◆ **Set problem**: Select every line in the rows below that contains the string "disk", treating uppercase and lowercase as different.

◆ **Rows**:
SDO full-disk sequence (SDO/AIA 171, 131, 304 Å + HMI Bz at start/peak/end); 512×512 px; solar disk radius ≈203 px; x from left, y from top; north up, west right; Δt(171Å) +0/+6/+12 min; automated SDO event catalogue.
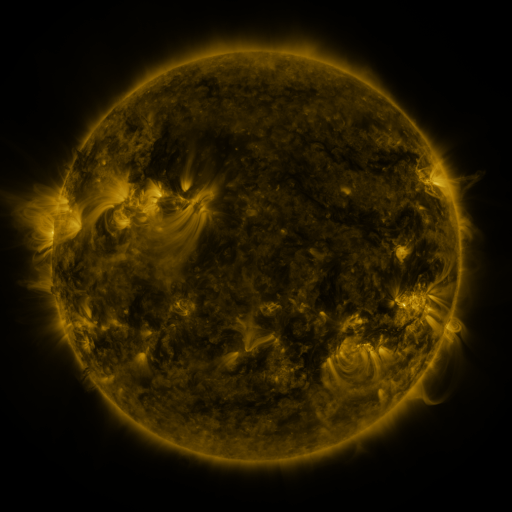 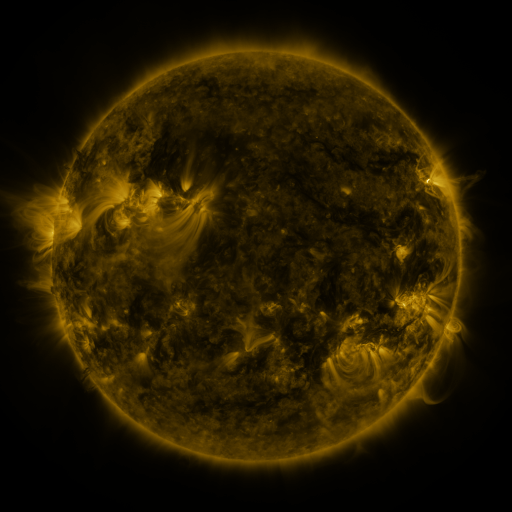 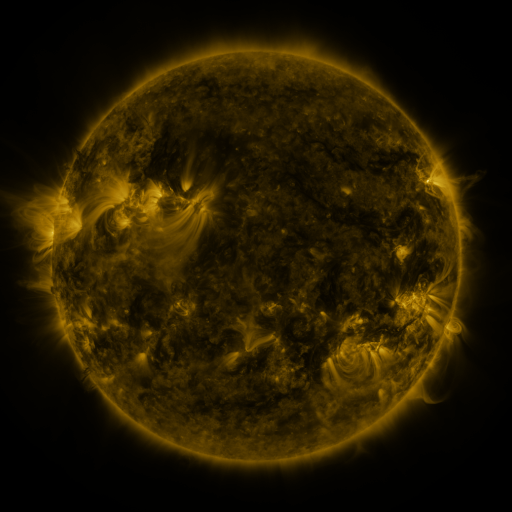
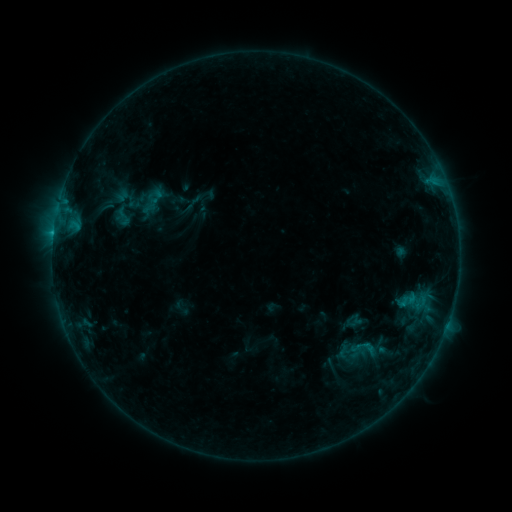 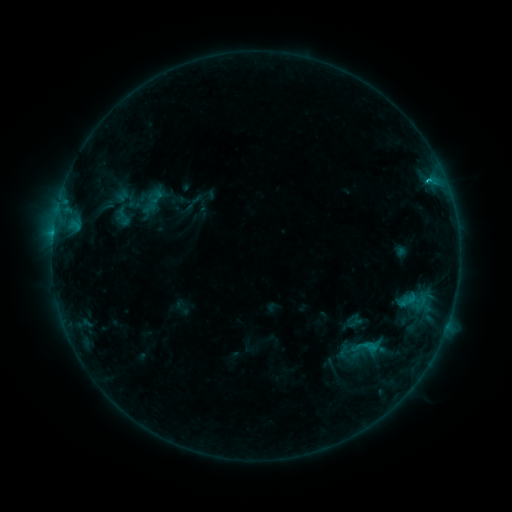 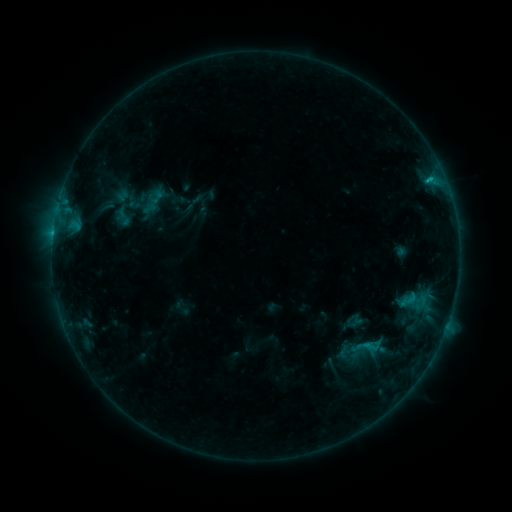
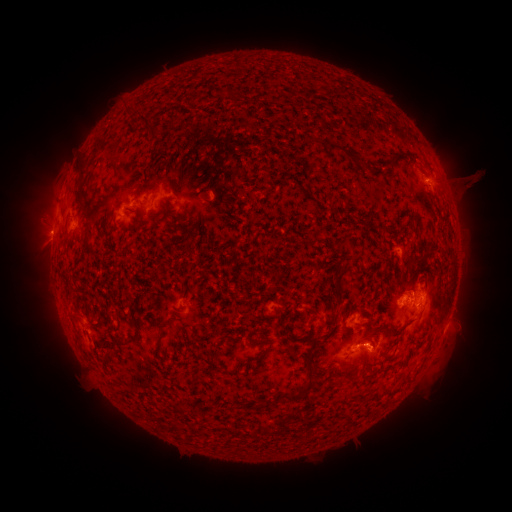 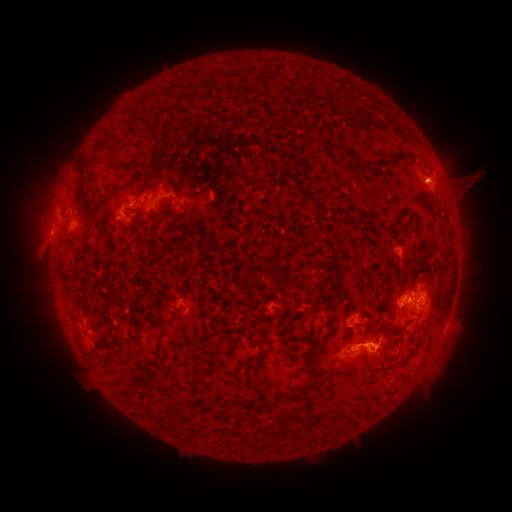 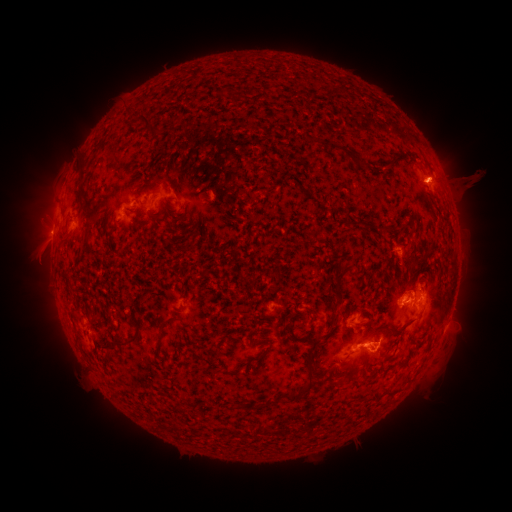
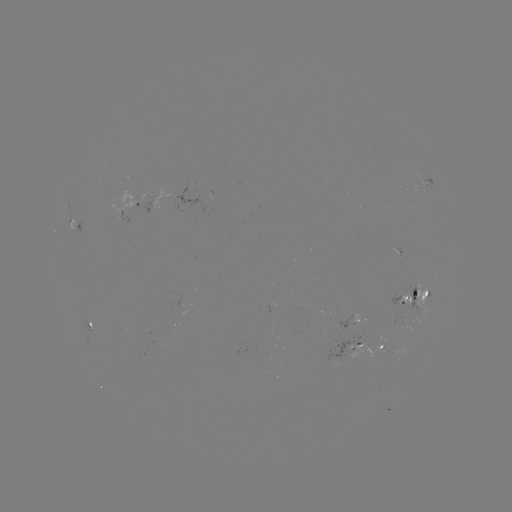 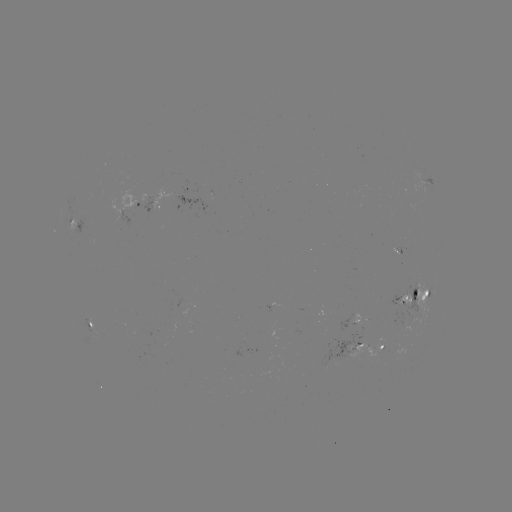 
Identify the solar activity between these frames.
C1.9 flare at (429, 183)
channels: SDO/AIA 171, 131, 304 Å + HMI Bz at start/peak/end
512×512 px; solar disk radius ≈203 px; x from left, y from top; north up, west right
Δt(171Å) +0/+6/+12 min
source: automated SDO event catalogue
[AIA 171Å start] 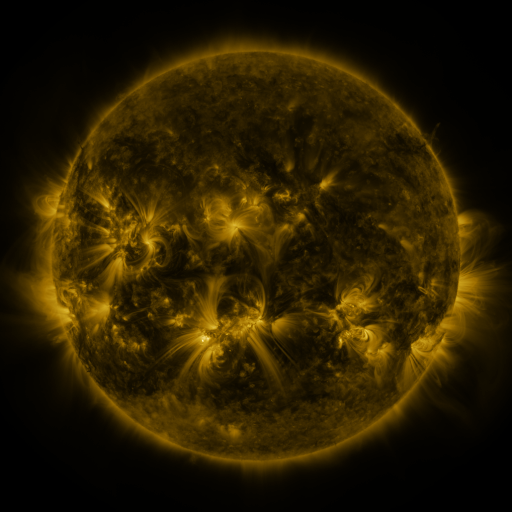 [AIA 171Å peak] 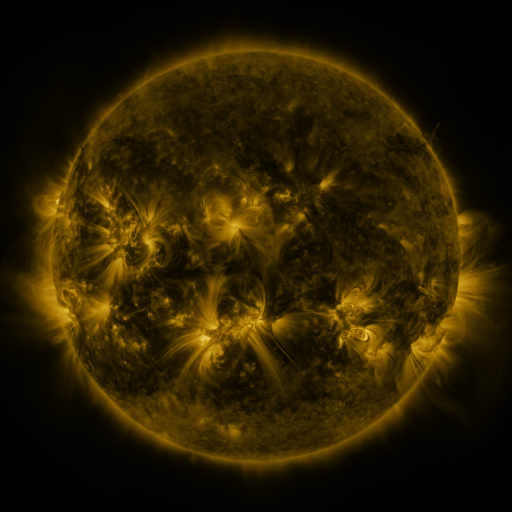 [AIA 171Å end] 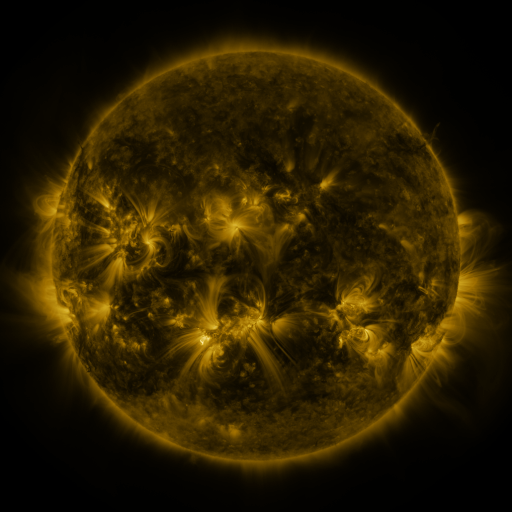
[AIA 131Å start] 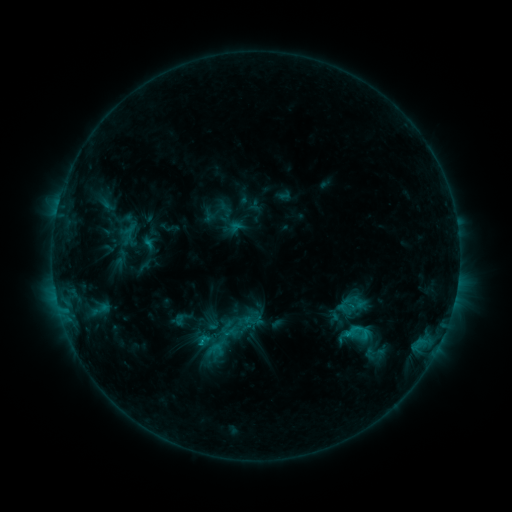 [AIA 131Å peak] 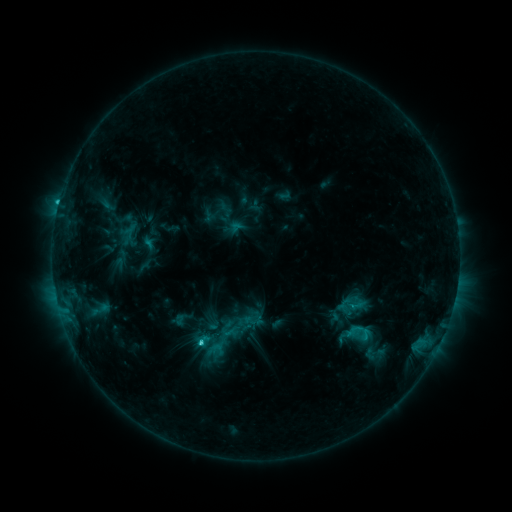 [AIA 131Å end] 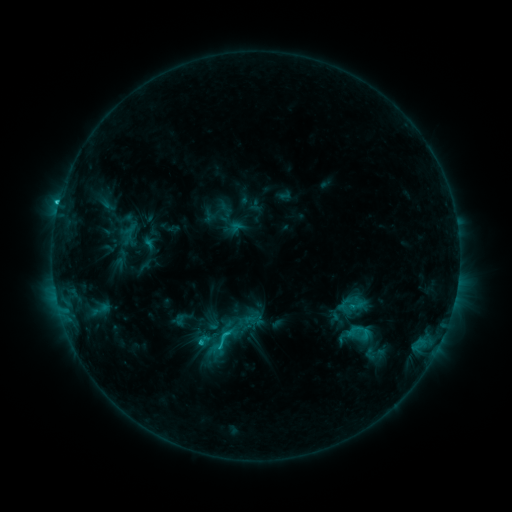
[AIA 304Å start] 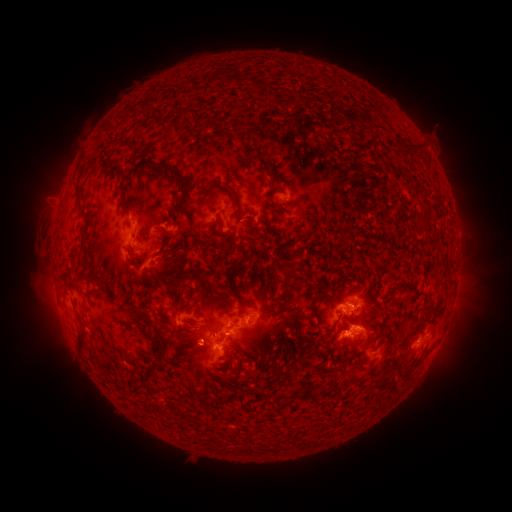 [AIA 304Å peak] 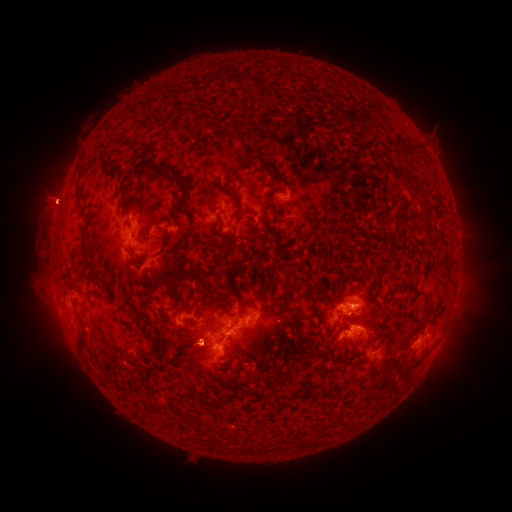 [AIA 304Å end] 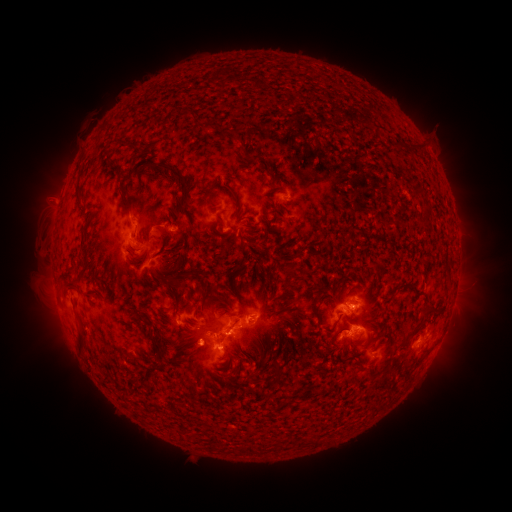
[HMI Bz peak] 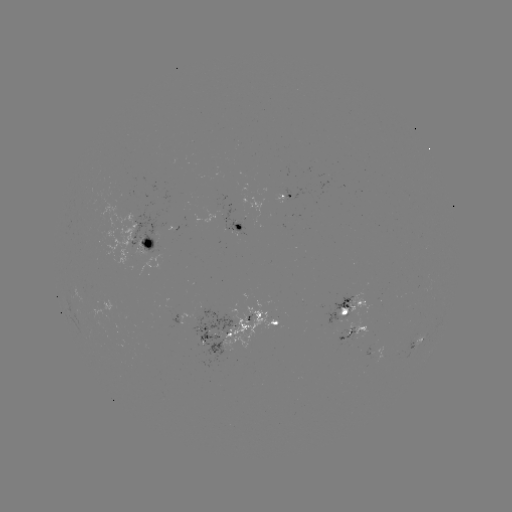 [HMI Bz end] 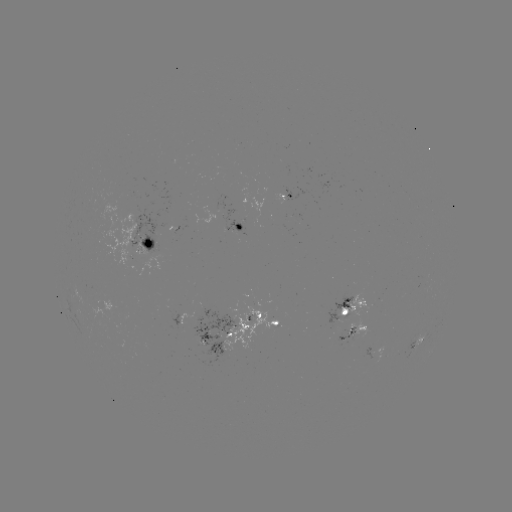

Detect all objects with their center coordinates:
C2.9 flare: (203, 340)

◆ **Response to the task**:
SDO full-disk sequence (SDO/AIA 171, 131, 304 Å + HMI Bz at start/peak/end); 512×512 px; solar disk radius ≈203 px; x from left, y from top; north up, west right; Δt(171Å) +0/+6/+12 min; automated SDO event catalogue.
512×512 px; solar disk radius ≈203 px; x from left, y from top; north up, west right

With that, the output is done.